As Lord Laming put it, such an arrangement would make it
virtually impossible in the future for a senior manager or
politician to be able to say “but I did not know, nobody told
me”.
Which brings me to one of the underlying themes of his report –
the concept of individual and corporate accountability. Properly
understood this has the potential to be the most significant of the
legacies of Victoria Climbie.
It seems to me wholly unacceptable for managers to impose a
substantial workload on inexperienced staff without ensuring they
are properly trained, supervised and debriefed.

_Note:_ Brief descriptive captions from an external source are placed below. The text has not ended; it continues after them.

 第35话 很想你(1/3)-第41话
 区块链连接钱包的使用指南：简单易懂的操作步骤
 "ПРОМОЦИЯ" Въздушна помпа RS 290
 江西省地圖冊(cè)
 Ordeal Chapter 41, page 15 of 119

And it is the job of senior managers to ensure that the line
managers are providing that level of supervision. Otherwise it is
nonsensical to suggest that the blame can stop with junior
staff.
“Accountability” in the sense the word is used in the report is
not a legal concept. Lord Laming is, in truth, striving for the
essence of good management. To develop this I have to go “off
piste” a little so what follows comes with the health warning that
what matters is what the report says, not the refinements I
offer.
However, it seems to me that “accountability” in this context
has several strands. Firstly, it imposes an obligation to provide
an account. When things go wrong and a service fails a child,
senior managers must be obliged to provide an explanation and
accept responsibility – personal responsibility – for the failings.

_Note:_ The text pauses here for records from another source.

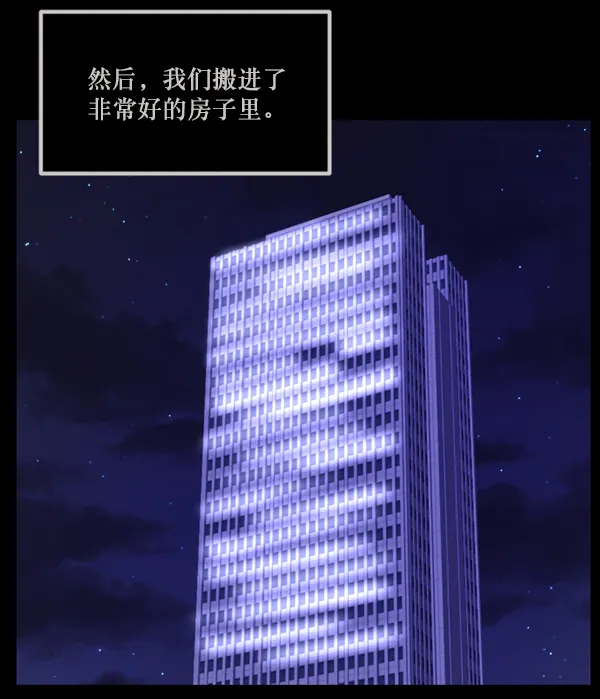 [第139话] 父母的世界（上） 第56页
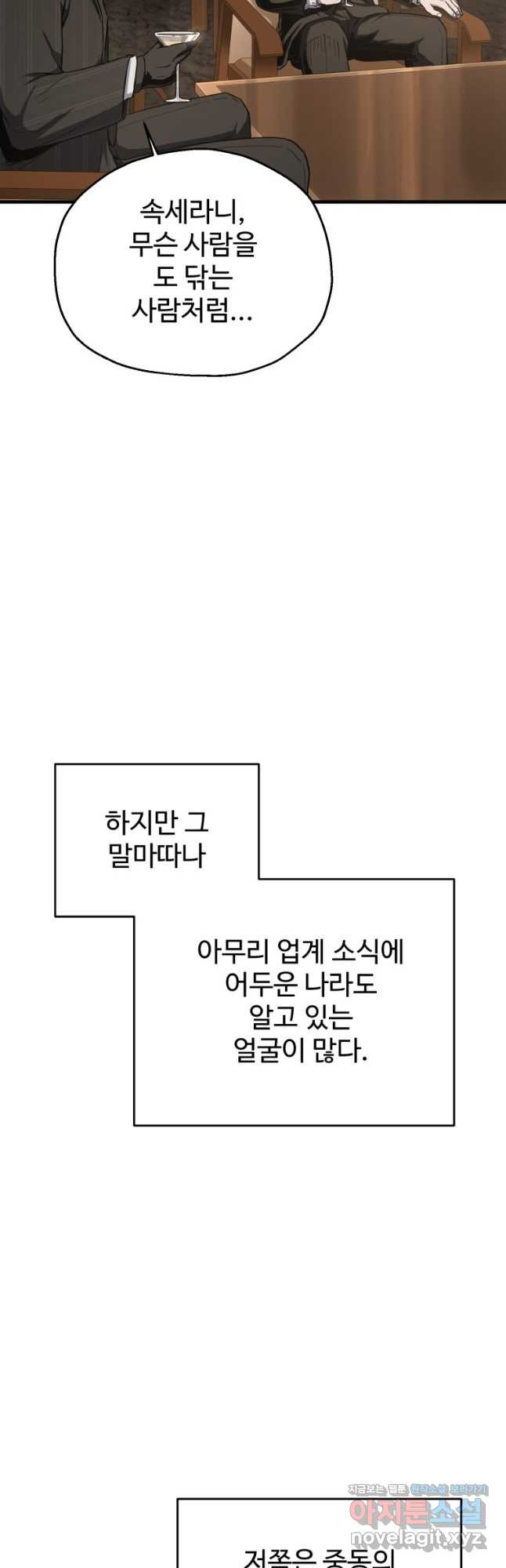 1671417341336x87m41ppzso.jpeg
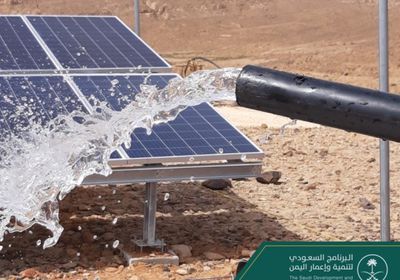 بتمويل سعودي..الانتهاء من حفر آبار جديدة في الغيضة بالمهرة (صور)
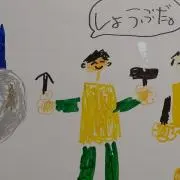 たこちゃんの画像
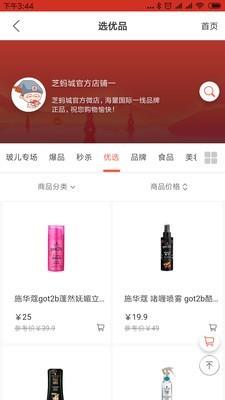 爱上岗截图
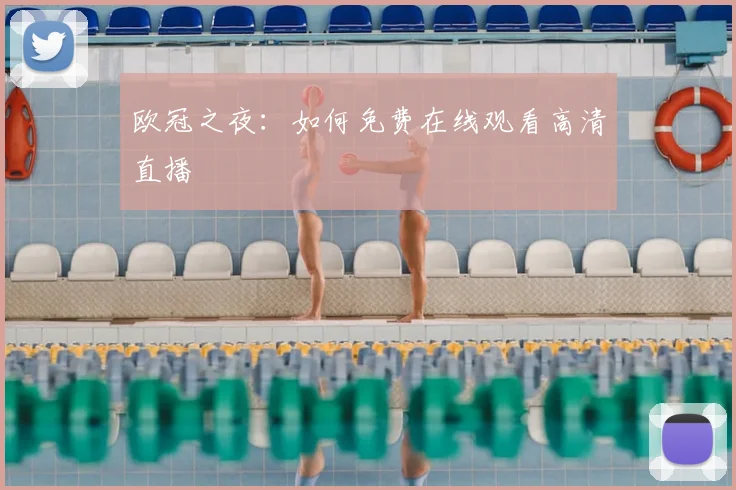 欧冠之夜：如何免费在线观看高清直播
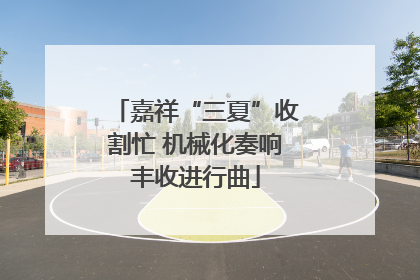 嘉祥“三夏”收割忙 机械化奏响丰收进行曲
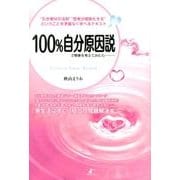 100%自分原因説で物事を考えてみたら…-Creative Power Method "引き寄せの法則""思考が現実化する [単行本]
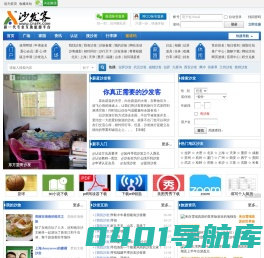 沙发客网|新一代沙发客专业网站|俱乐部 -  Powered by Discuz!
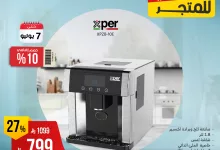 عروض حصرية من المنيع علي الاجهزة المنزلية لصيف لا ينسي مع خصم اضافي 10% 7 515949311 1066230412282602 3438259701787149141 n - عروض حصرية من المنيع علي الاجهزة المنزلية لصيف لا ينسي مع خصم اضافي 10%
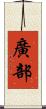 廣部 Scroll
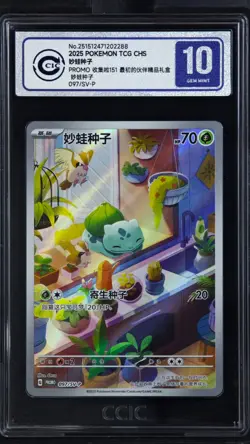CCIC 10 Gem Mint Pokemon TCG S-Chinese Bulbasaur Promo 097/SV-P Rare Holo Card - Image 1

It is never enough to say “my role is strategic” or “I cannot be
expected to explain why this particular event occurred; I relied on
others to manage this service”.
Second, it is a necessary precondition for providing such an
account that senior management know why something went wrong and
this requires that the reporting lines from shop floor to manager
have to be made to work.
Third, reporting lines need to operate not just after mistakes
have been made. The fact that things are going wrong must be
detected while correction is still possible and before disaster
occurs.
Lastly, the accountability is not just about systems and
procedures. It is also what Americans call “walking the talk”. How
likely is it that the sort of organisational disasters we learned
about in this inquiry would have persisted if the director of
social services had been regularly in the habit of dropping in
without warning and spending an hour going through the files of the
relevant duty teams?
I don’t mean that this should happen every now and again. What I
am suggesting (and remember it is me, not Lord Laming, talking now)
is that they should consider spending an hour of every day sitting
in someone else’s office, looking over the shoulders of the staff
they are accountable for, getting a feel as to how well they are
working.
Of course, these are busy people who sit on every committee,
sign off every report, prepare every budget. But the only reason
they do all this grand work is to ensure that the service is
delivered. And if that is not happening, frankly they might as well
not bother with the committees, the reports and the budgets.
What Victoria’s case demonstrated was that the process had
become more important than the product. Her death should be a
clarion call to every manager to get off their backside and out of
their office and into the duty teams, the ward and the police
stations to make sure that they don’t learn about the next Victoria
Climbie because the post-mortem report has just landed on their
desk.
A final point is that it was not social workers, police officers
or health professionals who killed Victoria Climbi‚. It was
two evil individuals. Child protection professionals face, on a
daily basis, the most difficult of judgements, because for every
Victoria there are hundreds of families who, with a little support,
might just make a go of it and for whom the dramatic removal of a
child would be a disaster for parent and child alike.
Every time those professionals get it right, they are
potentially preventing another child suffering as Victoria
suffered. It is impossible to stress too highly what a priceless
achievement that is – every time it happens. We as a society owe
the people willing to take on that challenge the most enormous debt
of gratitude – and so do all the children, who as a result, will
not finish up like Victoria Climbie.